Utah medical residents lead Round Valley Rambler | ParkRecord.com

Utah medical residents lead Round Valley Rambler

Natalie Como, in blue, followed by Ross Rankin and other runners, take their first strides on trail in Round Valley during the annual race Saturday morning. This was Como’s third time winning the Rambler, though she will miss the other two Triple Trail races due to scheduling conflicts.
Tanzi Propst/Park Record

Two University of Utah medical residents captured first place at the Round Valley Rambler half marathon on Saturday as Natalie Como took first among women with a time of 1 hour, 39 minutes and 23.3 seconds, and Matt Braithwaite finished first overall with a time of 1:25:03.5.

Braithwaite is an internal medicine resident while Como is a resident in internal medicine and pediatrics.

“There’s four or five of us in the program who run a lot, so it’s a good bonding thing,” Como said.

She said her medical training has influenced her running partly because of the health benefits, but mostly because the intense program demands some kind of other activity to balance it out.

“It’s (beneficial to) both physical and mental health, because residency is hard and you don’t hardly have time to do anything,” she said. “But if you can keep that one consistent thing (that helps) … and I guess for us, it’s running. It kind of keeps you sane.”

Como said she is able to stay competitive despite her medical schedule because she has simplified her life to four elements: working, running, eating and sleeping.

“I think a lot of the other residents have their thing, like they have kids and that keeps them busy, but I don’t have kids so running is my thing outside of work,” she said.

She and Braithwaite are scheduled to graduate their programs on June 30, though Como’s distance running won’t end there. She plans on competing in the California National Marathon in Sacramento on Dec. 8.

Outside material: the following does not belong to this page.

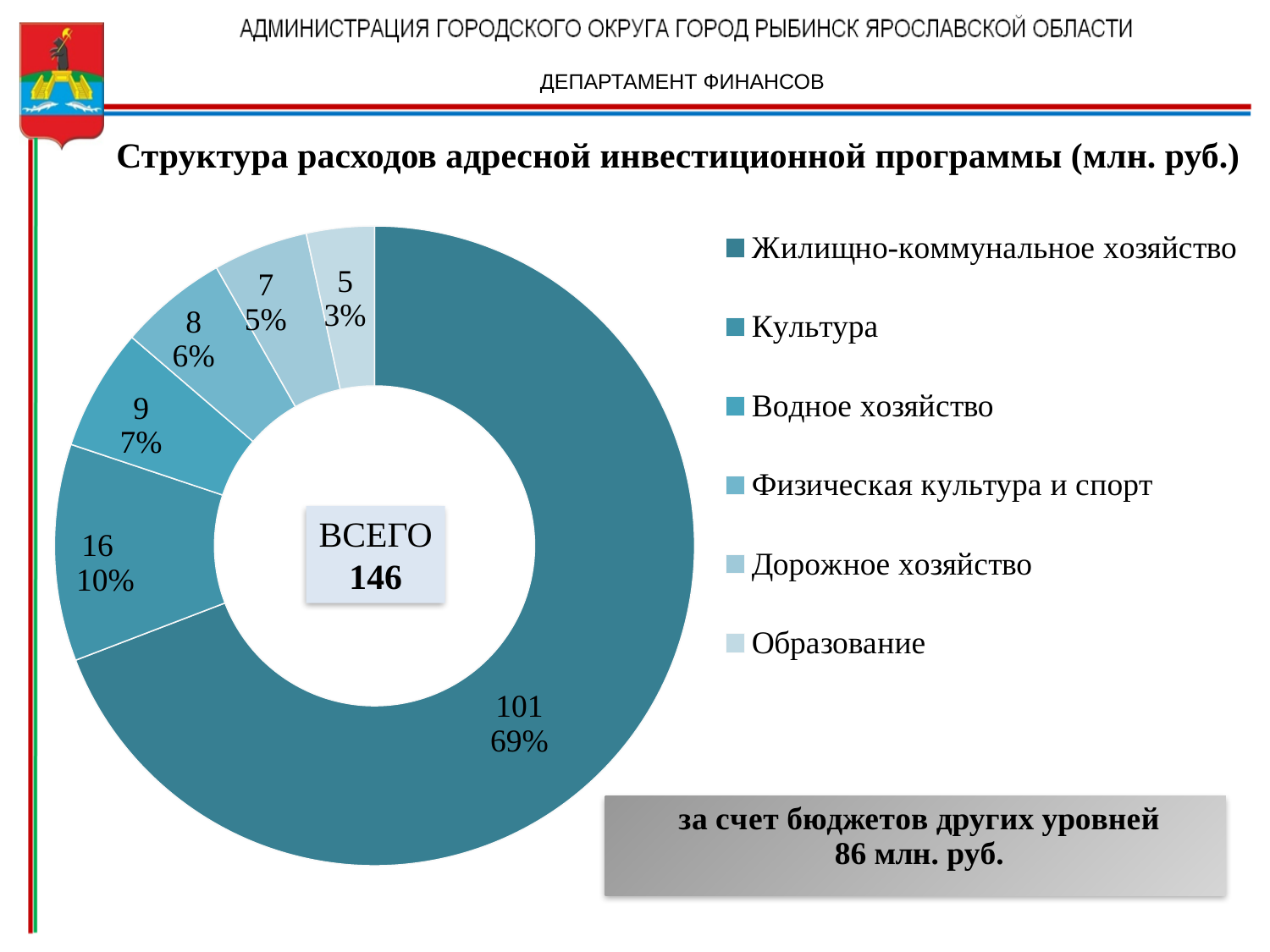
How many categories does the chart show? 6 What is the value for Образование? 5 What share of the total does Дорожное хозяйство account for? 5% Which category has the largest value? Жилищно-коммунальное хозяйство What share of the total does Водное хозяйство account for? 7% What is the value for Культура? 16 What is the difference between the values for Культура and Физическая культура и спорт? 8 What total (ВСЕГО) is shown in the centre of the chart? 146 Which category has the smallest value? Образование What type of chart is shown on the slide? doughnut (pie) chart What is the value for Жилищно-коммунальное хозяйство? 101 Which is larger, the value for Водное хозяйство or the value for Дорожное хозяйство? Водное хозяйство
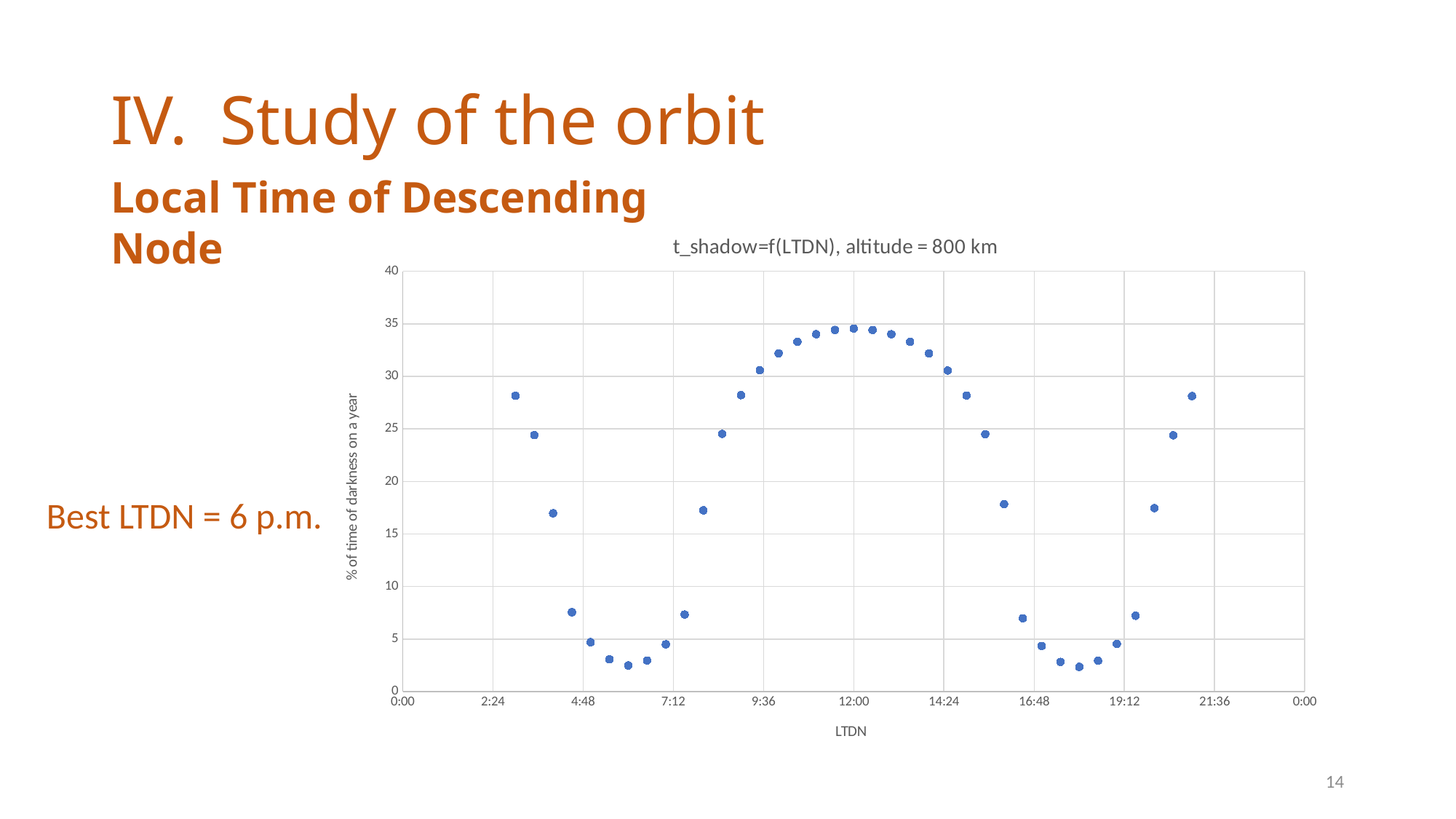
Do the plotted values rise or fall between 12:00 and 16:48 on the x axis? fall Is the highest plotted value greater or less than 30? greater What kind of chart is shown on the slide? scatter chart Is the value plotted at 12:00 greater or less than 25? greater At which x-axis tick do the plotted values reach their highest point? 12:00 What is the maximum value shown on the y axis of the chart? 40 What is the title of the chart? t_shadow=f(LTDN), altitude = 800 km Is the lowest plotted value greater or less than 5? less What is the label of the y axis of the chart? % of time of darkness on a year Which is larger, the value plotted at 12:00 or the value plotted at 9:36? 12:00 Do the plotted values rise or fall between 7:12 and 12:00 on the x axis? rise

Matthew Braithwaite strides across the finish line of the Round Valley Rambler half marathon Saturday morning. It was Braithwaite’s first time competing in the Rambler. He had taken second in both the Jupiter Peak Steeplechase and the Mid Mountain Marathon in 2017.
Tanzi Propst/Park Record

Neither Como nor Braithwaite will be able to compete in the full Triple Trail Challenge. Como will miss the series’ other two races and Braithwaite will miss the Jupiter Peak Steeple Chase because of scheduling conflicts. That leaves both titles for the Triple Trail Challenge up for grabs. Last year’s overall Triple Trail Challenge winner, Mickey Wilson, was not on Saturday’s start list either.

Como won the Rambler last year with a time of 1:44:51.3 and has taken the Triple Trail Challenge title for the past two years. She didn’t sweep the competition last season – her only outright win was the Rambler – but her combined time of 8:05:03 was enough to win. The season before, she won the Triple Trail Challenge with a time of 8:03.

While the Rambler is Como’s favorite race, it was Braithwaite’s first time competing in Mountain Trails’ shortest run of the season. He had raced in the Jupiter Peak Steeplechase and the Mid Mountain Marathon in 2017, taking second in both.

Braithwaite’s inability to compete for the Triple Trail title could leave the door open for John Venner, who took second on Saturday with a time of 1:27:59.4 or Samuel Shewan, who finished third with a time of 01:28:34.6. Both were logged competitive results in some of last season’s races. Owain Rice, who won the Park City Trail Series 15K last season, took fourth (1:32:42.2).

Bethany Lewis took second in the Rambler (1:40:16.0) on Saturday, followed by Emma Patterson (1:43:35.0) and Lynsey Gammon (1:46:17.9). Gammon took third in the Jupiter Peak Steeplechase last season. Elizabeth Butler, who took fourth on Saturday, could also be a Triple Trail contender. She took fifth in the Mid Mountain Marathon last season (4:05:46.6).

Charlie Sturgis, executive director for the Mountain Trails Foundation, said cool weather likely kept a few people from competing but said the race still had close to 300 competitors, whose registration fees went back to maintaining local trails.